Early in the game, you have to get a medicinal herb for your Dragon, but you get ambushed by a pair of Hunters who are after it. In the pre-battle cutscene they shoot a Poisoned Arrow at Leena, and sure enough, she starts the ensuing fight already poisoned.
The party members attempt to use the strongest healing items and spells at their disposal on a character who has been Killed Off for Real to no avail. Fighting at 0 HP rendered him Deader than Dead. On the other hand, it's possible for characters in that cutscene to try to use Curaga and Raise on Galuf even if they haven't gained a single level in any White Magic-related jobs. Or to use Phoenix Downs even if you don't currently have any in your inventory. As for how they got that far out without white magic, who'd actually try that?

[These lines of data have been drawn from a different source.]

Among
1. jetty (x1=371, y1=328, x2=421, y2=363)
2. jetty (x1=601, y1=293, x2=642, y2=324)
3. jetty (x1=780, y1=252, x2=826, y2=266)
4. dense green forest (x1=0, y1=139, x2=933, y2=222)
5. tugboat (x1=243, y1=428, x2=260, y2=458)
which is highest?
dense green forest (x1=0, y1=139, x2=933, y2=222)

Chrono Trigger: Setting aside the scene where it cleaves a cliff face in two, never to display that kind of power again, there are two battles where the Masamune displays power that it was said to have in cutscenes and dialogue. In the battle against Magus, the sword, which was said to be one of the few weapons that would allow them to defeat Magus, bypasses Magus's Barrier Shift trick and drops his magic defense stat. Later on, the team uses a red knife to drain Lavos' power out of the Mammon Machine. The red knife then turns into the Masamune. If you use the Masamune on the Mammon Machine when you fight it later, the sword bypasses its defense boost trick and heals Frog, by way of draining the energy from it, just like it did before.